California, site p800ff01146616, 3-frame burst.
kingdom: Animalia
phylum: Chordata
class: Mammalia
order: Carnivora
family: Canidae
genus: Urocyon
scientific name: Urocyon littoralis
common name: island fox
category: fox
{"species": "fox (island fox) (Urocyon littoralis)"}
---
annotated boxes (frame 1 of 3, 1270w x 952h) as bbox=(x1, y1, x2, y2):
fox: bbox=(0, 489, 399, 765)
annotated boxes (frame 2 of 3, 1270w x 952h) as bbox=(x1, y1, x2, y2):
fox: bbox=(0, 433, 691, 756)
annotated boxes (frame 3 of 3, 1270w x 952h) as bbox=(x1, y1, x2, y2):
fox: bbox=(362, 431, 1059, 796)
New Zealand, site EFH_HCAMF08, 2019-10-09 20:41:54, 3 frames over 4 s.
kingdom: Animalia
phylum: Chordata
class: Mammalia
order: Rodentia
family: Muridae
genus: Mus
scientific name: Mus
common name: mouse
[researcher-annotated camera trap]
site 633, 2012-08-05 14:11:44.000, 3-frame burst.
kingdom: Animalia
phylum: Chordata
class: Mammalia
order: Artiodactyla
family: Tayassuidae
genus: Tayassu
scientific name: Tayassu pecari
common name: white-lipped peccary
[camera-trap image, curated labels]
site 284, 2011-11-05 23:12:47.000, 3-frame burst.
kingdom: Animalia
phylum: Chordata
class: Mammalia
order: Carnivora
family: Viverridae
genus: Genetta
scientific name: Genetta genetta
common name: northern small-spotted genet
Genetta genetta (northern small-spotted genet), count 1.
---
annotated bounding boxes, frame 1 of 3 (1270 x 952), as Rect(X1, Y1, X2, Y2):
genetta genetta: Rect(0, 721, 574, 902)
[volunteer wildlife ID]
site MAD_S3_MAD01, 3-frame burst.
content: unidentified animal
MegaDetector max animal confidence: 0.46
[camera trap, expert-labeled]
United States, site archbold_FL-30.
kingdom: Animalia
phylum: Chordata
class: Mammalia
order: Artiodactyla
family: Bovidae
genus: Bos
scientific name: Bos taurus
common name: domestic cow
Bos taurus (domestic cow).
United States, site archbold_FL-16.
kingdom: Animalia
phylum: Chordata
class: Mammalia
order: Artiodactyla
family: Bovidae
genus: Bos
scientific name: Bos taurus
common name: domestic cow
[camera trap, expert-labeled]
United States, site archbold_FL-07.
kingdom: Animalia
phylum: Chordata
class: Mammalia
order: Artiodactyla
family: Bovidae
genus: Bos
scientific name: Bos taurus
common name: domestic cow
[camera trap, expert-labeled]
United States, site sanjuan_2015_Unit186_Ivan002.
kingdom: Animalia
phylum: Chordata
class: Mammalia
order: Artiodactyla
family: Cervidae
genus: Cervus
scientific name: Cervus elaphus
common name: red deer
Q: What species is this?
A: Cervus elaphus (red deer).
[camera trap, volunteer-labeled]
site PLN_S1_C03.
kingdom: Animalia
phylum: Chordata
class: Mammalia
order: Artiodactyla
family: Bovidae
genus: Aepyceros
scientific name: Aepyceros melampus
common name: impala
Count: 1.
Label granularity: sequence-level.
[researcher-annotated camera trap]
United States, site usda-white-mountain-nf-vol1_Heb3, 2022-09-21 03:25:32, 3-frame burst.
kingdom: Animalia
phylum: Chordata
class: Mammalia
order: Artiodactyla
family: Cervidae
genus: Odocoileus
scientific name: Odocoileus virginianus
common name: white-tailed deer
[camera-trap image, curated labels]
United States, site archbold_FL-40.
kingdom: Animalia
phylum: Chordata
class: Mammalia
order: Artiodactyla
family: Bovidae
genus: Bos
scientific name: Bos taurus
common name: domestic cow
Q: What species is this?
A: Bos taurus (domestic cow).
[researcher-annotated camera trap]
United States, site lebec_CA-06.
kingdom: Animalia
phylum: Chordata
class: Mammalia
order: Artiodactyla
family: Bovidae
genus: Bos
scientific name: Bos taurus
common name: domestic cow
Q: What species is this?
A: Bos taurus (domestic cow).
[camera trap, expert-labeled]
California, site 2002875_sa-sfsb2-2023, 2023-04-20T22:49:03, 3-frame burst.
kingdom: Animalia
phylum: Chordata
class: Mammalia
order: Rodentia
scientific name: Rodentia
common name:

• _Task instructions_: The only acceptable answer is the full set of entries, repeated exactly.

• _Result below_:
California, site p800ff01146616, 3-frame burst.
kingdom: Animalia
phylum: Chordata
class: Mammalia
order: Carnivora
family: Canidae
genus: Urocyon
scientific name: Urocyon littoralis
common name: island fox
category: fox
{"species": "fox (island fox) (Urocyon littoralis)"}
---
annotated boxes (frame 1 of 3, 1270w x 952h) as bbox=(x1, y1, x2, y2):
fox: bbox=(0, 489, 399, 765)
annotated boxes (frame 2 of 3, 1270w x 952h) as bbox=(x1, y1, x2, y2):
fox: bbox=(0, 433, 691, 756)
annotated boxes (frame 3 of 3, 1270w x 952h) as bbox=(x1, y1, x2, y2):
fox: bbox=(362, 431, 1059, 796)
New Zealand, site EFH_HCAMF08, 2019-10-09 20:41:54, 3 frames over 4 s.
kingdom: Animalia
phylum: Chordata
class: Mammalia
order: Rodentia
family: Muridae
genus: Mus
scientific name: Mus
common name: mouse
[researcher-annotated camera trap]
site 633, 2012-08-05 14:11:44.000, 3-frame burst.
kingdom: Animalia
phylum: Chordata
class: Mammalia
order: Artiodactyla
family: Tayassuidae
genus: Tayassu
scientific name: Tayassu pecari
common name: white-lipped peccary
[camera-trap image, curated labels]
site 284, 2011-11-05 23:12:47.000, 3-frame burst.
kingdom: Animalia
phylum: Chordata
class: Mammalia
order: Carnivora
family: Viverridae
genus: Genetta
scientific name: Genetta genetta
common name: northern small-spotted genet
Genetta genetta (northern small-spotted genet), count 1.
---
annotated bounding boxes, frame 1 of 3 (1270 x 952), as Rect(X1, Y1, X2, Y2):
genetta genetta: Rect(0, 721, 574, 902)
[volunteer wildlife ID]
site MAD_S3_MAD01, 3-frame burst.
content: unidentified animal
MegaDetector max animal confidence: 0.46
[camera trap, expert-labeled]
United States, site archbold_FL-30.
kingdom: Animalia
phylum: Chordata
class: Mammalia
order: Artiodactyla
family: Bovidae
genus: Bos
scientific name: Bos taurus
common name: domestic cow
Bos taurus (domestic cow).
United States, site archbold_FL-16.
kingdom: Animalia
phylum: Chordata
class: Mammalia
order: Artiodactyla
family: Bovidae
genus: Bos
scientific name: Bos taurus
common name: domestic cow
[camera trap, expert-labeled]
United States, site archbold_FL-07.
kingdom: Animalia
phylum: Chordata
class: Mammalia
order: Artiodactyla
family: Bovidae
genus: Bos
scientific name: Bos taurus
common name: domestic cow
[camera trap, expert-labeled]
United States, site sanjuan_2015_Unit186_Ivan002.
kingdom: Animalia
phylum: Chordata
class: Mammalia
order: Artiodactyla
family: Cervidae
genus: Cervus
scientific name: Cervus elaphus
common name: red deer
Q: What species is this?
A: Cervus elaphus (red deer).
[camera trap, volunteer-labeled]
site PLN_S1_C03.
kingdom: Animalia
phylum: Chordata
class: Mammalia
order: Artiodactyla
family: Bovidae
genus: Aepyceros
scientific name: Aepyceros melampus
common name: impala
Count: 1.
Label granularity: sequence-level.
[researcher-annotated camera trap]
United States, site usda-white-mountain-nf-vol1_Heb3, 2022-09-21 03:25:32, 3-frame burst.
kingdom: Animalia
phylum: Chordata
class: Mammalia
order: Artiodactyla
family: Cervidae
genus: Odocoileus
scientific name: Odocoileus virginianus
common name: white-tailed deer
[camera-trap image, curated labels]
United States, site archbold_FL-40.
kingdom: Animalia
phylum: Chordata
class: Mammalia
order: Artiodactyla
family: Bovidae
genus: Bos
scientific name: Bos taurus
common name: domestic cow
Q: What species is this?
A: Bos taurus (domestic cow).
[researcher-annotated camera trap]
United States, site lebec_CA-06.
kingdom: Animalia
phylum: Chordata
class: Mammalia
order: Artiodactyla
family: Bovidae
genus: Bos
scientific name: Bos taurus
common name: domestic cow
Q: What species is this?
A: Bos taurus (domestic cow).
[camera trap, expert-labeled]
California, site 2002875_sa-sfsb2-2023, 2023-04-20T22:49:03, 3-frame burst.
kingdom: Animalia
phylum: Chordata
class: Mammalia
order: Rodentia
scientific name: Rodentia
common name:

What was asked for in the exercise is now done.